Stored items:
***

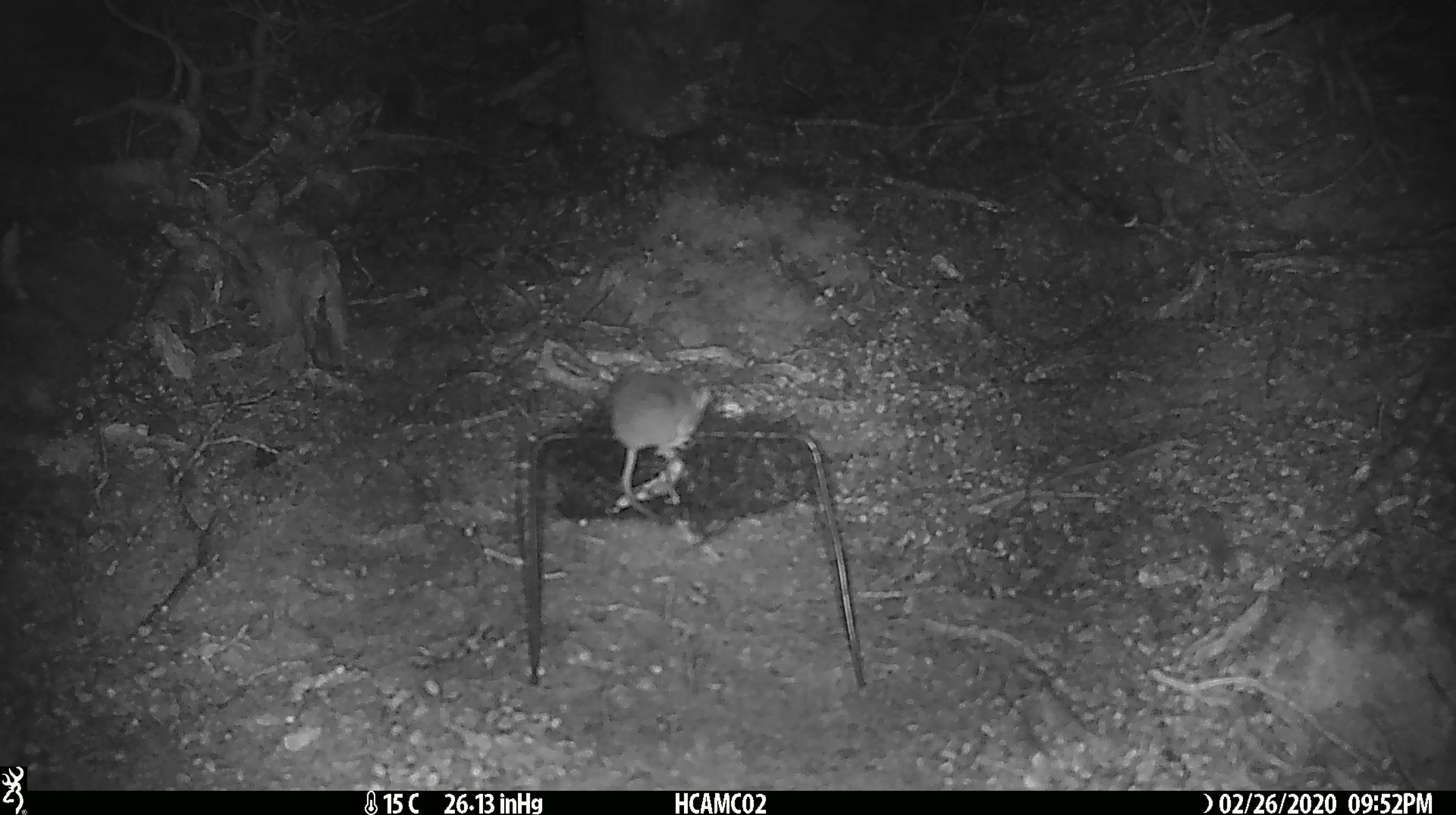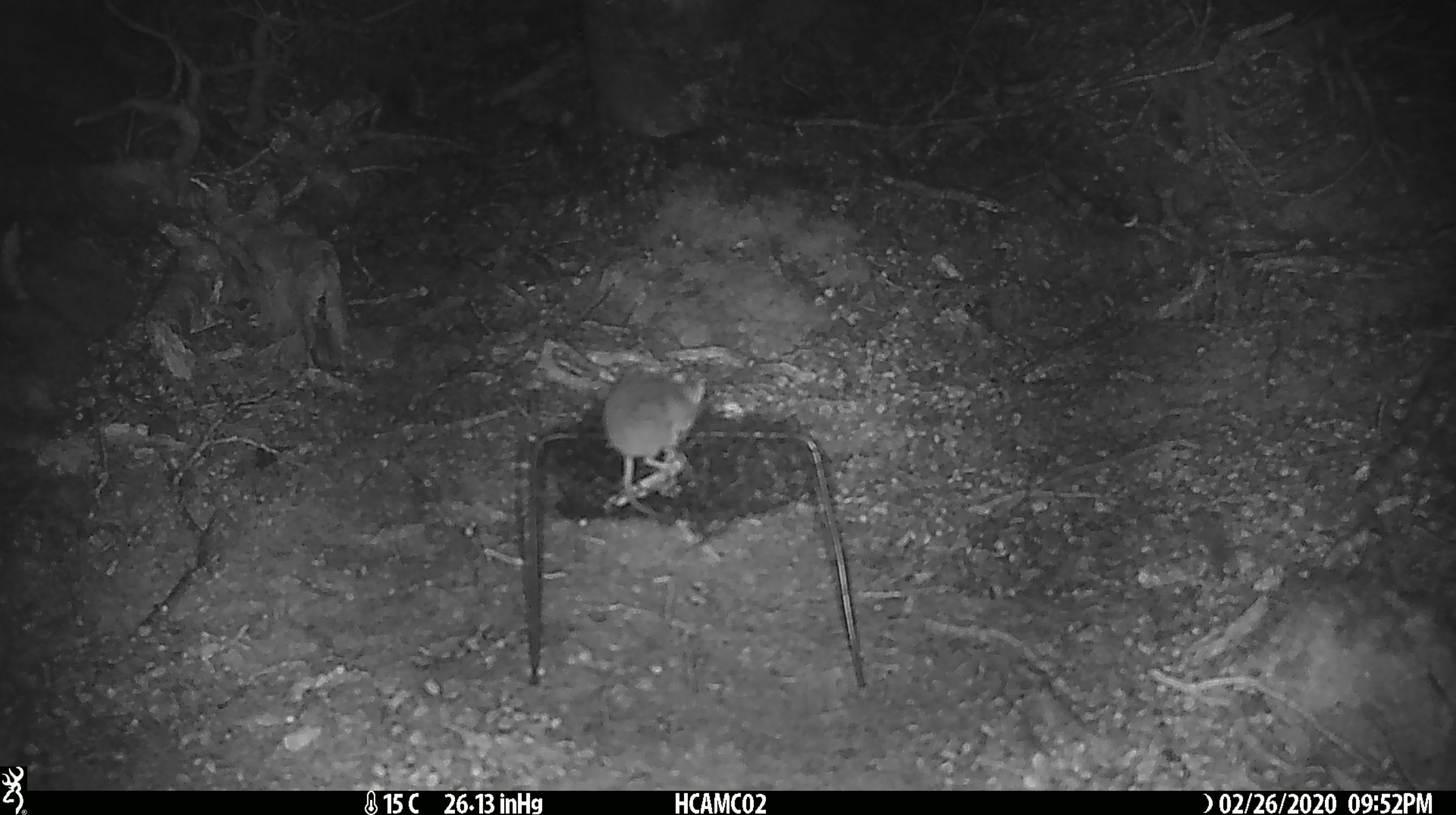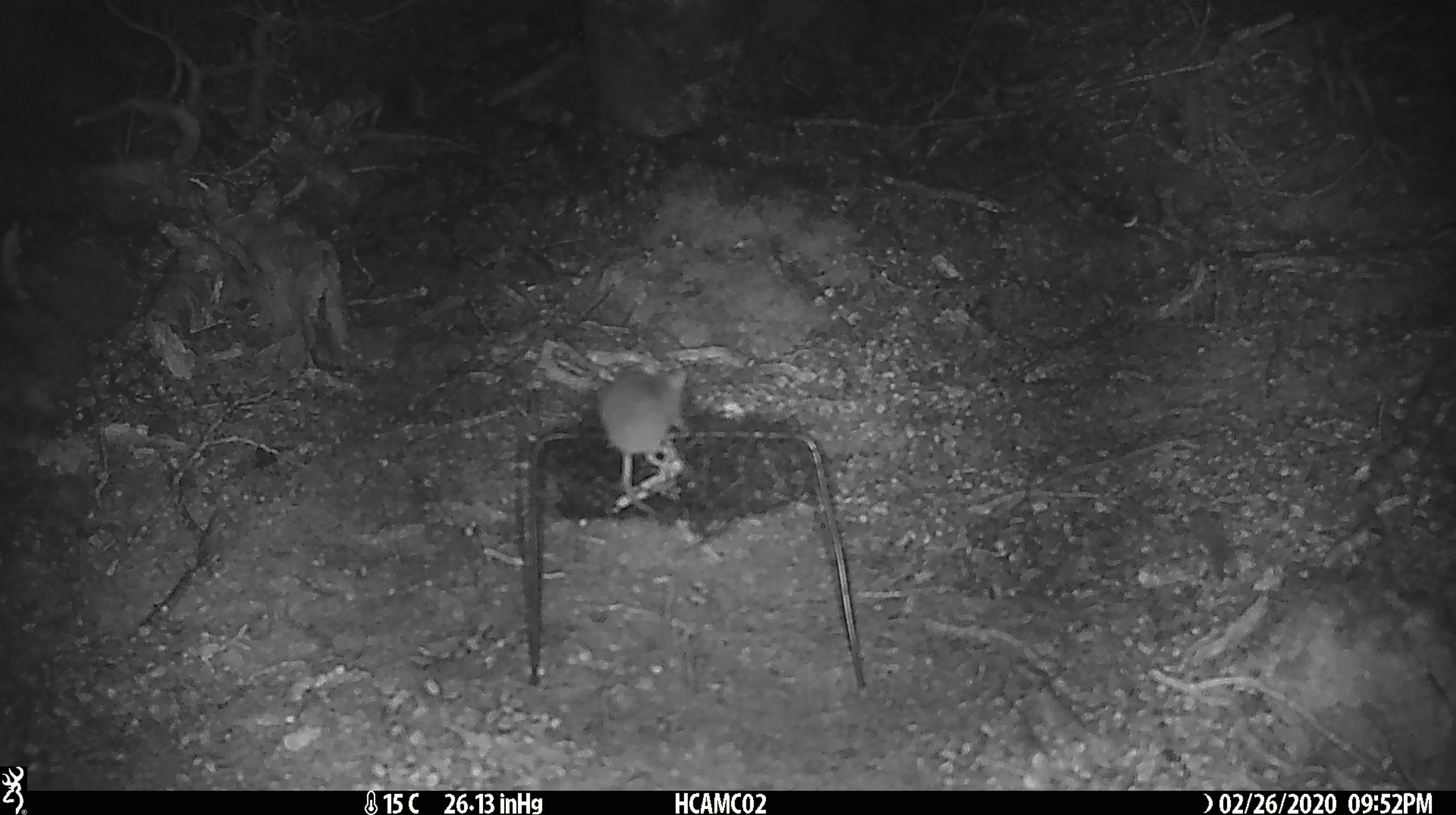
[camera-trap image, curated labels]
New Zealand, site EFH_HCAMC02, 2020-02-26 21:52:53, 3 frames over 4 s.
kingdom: Animalia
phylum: Chordata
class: Mammalia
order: Rodentia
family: Muridae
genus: Mus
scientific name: Mus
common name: mouse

***

*Exercise*:
Every record above must be given again exactly; drop the pictures.

*Output of the task*:
[camera-trap image, curated labels]
New Zealand, site EFH_HCAMC02, 2020-02-26 21:52:53, 3 frames over 4 s.
kingdom: Animalia
phylum: Chordata
class: Mammalia
order: Rodentia
family: Muridae
genus: Mus
scientific name: Mus
common name: mouse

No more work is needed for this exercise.